> **STATED GOAL**
Copy the stretch of material from the line containing "farthest from dark" through the line containing "1.50 meters", substituting "dog's foot" for "dog's paw" and leaving everything else unchanged.

> **SUPPLIED MATERIAL**

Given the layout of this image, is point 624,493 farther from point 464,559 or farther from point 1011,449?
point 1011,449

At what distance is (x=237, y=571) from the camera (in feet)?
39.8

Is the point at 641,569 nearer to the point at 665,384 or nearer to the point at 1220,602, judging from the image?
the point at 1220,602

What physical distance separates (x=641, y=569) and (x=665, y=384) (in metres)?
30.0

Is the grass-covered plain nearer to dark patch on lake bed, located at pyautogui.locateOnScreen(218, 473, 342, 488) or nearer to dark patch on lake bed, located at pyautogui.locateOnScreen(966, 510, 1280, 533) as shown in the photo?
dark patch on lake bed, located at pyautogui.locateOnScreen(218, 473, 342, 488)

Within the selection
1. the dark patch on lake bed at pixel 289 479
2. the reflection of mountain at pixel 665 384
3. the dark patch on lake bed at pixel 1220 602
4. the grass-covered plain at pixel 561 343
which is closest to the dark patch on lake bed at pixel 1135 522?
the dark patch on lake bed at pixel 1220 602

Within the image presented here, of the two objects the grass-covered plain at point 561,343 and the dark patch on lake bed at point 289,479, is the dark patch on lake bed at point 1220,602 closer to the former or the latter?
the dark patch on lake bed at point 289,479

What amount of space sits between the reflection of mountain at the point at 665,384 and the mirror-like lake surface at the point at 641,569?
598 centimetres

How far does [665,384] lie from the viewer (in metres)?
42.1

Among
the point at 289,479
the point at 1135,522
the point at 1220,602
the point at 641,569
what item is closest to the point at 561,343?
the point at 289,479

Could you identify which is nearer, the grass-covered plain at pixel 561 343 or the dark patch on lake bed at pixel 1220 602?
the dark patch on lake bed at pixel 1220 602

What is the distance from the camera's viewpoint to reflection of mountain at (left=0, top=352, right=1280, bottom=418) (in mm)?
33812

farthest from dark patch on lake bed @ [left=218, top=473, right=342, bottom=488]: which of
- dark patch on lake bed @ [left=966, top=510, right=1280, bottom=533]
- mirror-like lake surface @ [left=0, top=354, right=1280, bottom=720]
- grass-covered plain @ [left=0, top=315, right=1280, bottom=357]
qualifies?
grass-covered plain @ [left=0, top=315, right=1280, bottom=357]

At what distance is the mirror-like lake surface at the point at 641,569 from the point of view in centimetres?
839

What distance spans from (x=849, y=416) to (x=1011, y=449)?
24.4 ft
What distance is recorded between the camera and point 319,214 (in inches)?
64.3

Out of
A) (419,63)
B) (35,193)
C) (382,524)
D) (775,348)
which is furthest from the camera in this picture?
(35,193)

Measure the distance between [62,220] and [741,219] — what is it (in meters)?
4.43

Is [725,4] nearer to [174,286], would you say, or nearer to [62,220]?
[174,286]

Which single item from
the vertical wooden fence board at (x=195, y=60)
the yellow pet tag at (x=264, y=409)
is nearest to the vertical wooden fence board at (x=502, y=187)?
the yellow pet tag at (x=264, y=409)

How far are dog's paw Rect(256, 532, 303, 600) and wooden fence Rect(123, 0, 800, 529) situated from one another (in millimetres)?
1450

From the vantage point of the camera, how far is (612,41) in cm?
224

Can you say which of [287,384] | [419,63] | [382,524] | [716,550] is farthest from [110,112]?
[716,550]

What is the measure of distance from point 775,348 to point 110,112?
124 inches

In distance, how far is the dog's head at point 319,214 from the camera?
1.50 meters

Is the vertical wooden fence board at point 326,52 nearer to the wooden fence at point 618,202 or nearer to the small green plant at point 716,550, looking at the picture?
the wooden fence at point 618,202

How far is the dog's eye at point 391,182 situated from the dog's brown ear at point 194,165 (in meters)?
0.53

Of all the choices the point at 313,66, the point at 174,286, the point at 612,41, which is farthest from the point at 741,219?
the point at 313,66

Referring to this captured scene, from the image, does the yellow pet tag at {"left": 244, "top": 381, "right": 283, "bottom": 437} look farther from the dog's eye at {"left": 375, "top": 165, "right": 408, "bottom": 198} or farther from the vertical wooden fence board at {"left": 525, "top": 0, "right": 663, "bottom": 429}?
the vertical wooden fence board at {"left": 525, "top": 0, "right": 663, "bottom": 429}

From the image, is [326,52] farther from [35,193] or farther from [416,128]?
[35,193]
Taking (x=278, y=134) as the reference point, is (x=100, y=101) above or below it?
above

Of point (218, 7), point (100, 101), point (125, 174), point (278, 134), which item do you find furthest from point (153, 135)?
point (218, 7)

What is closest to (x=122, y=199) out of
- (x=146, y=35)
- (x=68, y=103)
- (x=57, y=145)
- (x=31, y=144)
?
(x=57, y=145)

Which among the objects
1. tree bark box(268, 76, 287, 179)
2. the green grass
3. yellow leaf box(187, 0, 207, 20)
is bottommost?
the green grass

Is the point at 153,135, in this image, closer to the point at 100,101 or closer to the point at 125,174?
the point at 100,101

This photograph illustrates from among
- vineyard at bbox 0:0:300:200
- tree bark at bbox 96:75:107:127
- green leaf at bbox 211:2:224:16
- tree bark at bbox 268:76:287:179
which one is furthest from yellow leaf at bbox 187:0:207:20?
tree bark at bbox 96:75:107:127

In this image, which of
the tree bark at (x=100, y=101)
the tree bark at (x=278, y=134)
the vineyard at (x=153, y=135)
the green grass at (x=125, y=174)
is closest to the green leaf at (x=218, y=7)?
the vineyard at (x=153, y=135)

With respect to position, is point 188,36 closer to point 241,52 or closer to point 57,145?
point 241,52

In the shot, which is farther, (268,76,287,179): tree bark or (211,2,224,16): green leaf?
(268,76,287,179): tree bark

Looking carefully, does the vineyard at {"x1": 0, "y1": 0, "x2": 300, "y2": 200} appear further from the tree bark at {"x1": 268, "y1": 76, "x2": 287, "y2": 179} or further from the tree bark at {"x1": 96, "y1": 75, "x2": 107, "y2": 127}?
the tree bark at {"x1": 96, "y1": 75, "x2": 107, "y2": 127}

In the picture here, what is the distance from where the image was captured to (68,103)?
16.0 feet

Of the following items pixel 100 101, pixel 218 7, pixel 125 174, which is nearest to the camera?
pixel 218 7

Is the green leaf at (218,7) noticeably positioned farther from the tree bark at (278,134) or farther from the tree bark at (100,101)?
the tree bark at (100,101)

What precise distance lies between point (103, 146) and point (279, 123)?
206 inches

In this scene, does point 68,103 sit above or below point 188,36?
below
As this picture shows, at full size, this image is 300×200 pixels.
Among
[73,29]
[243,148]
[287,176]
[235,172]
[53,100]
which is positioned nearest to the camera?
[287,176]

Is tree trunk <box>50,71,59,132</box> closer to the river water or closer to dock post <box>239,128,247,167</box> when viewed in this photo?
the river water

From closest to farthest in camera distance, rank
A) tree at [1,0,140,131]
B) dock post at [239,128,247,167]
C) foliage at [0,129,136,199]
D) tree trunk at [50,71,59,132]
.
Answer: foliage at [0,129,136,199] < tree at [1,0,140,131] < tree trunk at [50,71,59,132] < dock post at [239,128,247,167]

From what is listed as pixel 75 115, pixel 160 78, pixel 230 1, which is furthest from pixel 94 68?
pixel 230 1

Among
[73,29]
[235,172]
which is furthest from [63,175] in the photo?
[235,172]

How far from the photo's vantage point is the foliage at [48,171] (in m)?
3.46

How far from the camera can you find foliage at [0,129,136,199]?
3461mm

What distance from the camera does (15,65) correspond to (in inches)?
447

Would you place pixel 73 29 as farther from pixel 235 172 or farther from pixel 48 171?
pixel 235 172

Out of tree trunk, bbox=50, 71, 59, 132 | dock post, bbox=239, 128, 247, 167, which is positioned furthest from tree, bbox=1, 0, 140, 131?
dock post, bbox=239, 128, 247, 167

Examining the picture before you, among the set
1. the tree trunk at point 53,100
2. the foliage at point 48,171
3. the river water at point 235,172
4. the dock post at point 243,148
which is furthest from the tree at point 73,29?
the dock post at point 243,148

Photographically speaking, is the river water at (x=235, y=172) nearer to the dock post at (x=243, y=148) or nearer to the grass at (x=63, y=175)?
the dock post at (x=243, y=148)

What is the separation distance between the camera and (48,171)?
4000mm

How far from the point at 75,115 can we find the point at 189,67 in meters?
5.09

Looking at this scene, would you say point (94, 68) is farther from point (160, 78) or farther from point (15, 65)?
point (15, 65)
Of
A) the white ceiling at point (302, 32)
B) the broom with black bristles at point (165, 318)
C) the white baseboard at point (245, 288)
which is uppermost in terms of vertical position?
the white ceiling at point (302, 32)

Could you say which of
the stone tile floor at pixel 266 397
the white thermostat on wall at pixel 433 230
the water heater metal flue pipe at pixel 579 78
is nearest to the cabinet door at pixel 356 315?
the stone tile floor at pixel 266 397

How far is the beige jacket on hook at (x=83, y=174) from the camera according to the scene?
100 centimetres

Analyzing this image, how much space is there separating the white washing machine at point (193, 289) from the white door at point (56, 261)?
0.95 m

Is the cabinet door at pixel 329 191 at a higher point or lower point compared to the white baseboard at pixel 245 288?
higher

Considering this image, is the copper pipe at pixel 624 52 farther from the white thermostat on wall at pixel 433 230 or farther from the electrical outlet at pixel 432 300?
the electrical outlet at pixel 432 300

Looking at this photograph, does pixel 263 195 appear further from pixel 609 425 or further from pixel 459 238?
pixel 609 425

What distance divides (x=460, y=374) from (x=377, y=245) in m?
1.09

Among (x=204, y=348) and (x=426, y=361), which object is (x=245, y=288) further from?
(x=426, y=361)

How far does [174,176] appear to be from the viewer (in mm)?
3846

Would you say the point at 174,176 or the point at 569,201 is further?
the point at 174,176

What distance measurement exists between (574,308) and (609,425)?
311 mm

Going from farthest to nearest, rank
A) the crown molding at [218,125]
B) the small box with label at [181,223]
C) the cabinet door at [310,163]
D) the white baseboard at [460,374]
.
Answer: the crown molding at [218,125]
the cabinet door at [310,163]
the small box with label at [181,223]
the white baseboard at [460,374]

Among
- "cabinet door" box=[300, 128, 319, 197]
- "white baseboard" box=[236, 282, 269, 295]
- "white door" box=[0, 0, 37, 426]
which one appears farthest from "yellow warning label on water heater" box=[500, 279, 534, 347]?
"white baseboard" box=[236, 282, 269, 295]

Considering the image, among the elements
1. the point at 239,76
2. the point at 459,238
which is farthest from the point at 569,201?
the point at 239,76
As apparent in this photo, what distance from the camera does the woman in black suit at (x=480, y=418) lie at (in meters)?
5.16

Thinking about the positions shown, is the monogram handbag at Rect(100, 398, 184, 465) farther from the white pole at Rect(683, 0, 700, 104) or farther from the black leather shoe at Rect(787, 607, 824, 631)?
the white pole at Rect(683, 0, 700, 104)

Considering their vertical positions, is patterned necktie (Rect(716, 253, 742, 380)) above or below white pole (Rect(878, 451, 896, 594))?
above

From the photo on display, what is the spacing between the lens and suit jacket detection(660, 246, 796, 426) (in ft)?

> **WRITTEN SOLUTION**
farthest from dark patch on lake bed @ [left=218, top=473, right=342, bottom=488]: which of
- dark patch on lake bed @ [left=966, top=510, right=1280, bottom=533]
- mirror-like lake surface @ [left=0, top=354, right=1280, bottom=720]
- grass-covered plain @ [left=0, top=315, right=1280, bottom=357]
qualifies?
grass-covered plain @ [left=0, top=315, right=1280, bottom=357]

At what distance is the mirror-like lake surface at the point at 641,569 from the point of view in centimetres?
839

What distance spans from (x=849, y=416) to (x=1011, y=449)?
24.4 ft
What distance is recorded between the camera and point 319,214 (in inches)?
64.3

Out of
A) (419,63)
B) (35,193)
C) (382,524)
D) (775,348)
which is furthest from the camera in this picture?
(35,193)

Measure the distance between [62,220] and [741,219] — what is it (in meters)?
4.43

Is [725,4] nearer to [174,286], would you say, or nearer to [62,220]?
[174,286]

Which single item from
the vertical wooden fence board at (x=195, y=60)
the yellow pet tag at (x=264, y=409)
is nearest to the vertical wooden fence board at (x=502, y=187)?
the yellow pet tag at (x=264, y=409)

How far are dog's foot Rect(256, 532, 303, 600) and wooden fence Rect(123, 0, 800, 529) situated from one another (in millimetres)?
1450

From the vantage point of the camera, how far is (612,41) in cm?
224

Can you say which of [287,384] | [419,63] | [382,524] | [716,550] is farthest from [110,112]?
[716,550]

What is the measure of distance from point 775,348 to point 110,112?
124 inches

In distance, how far is the dog's head at point 319,214 from the camera?
1.50 meters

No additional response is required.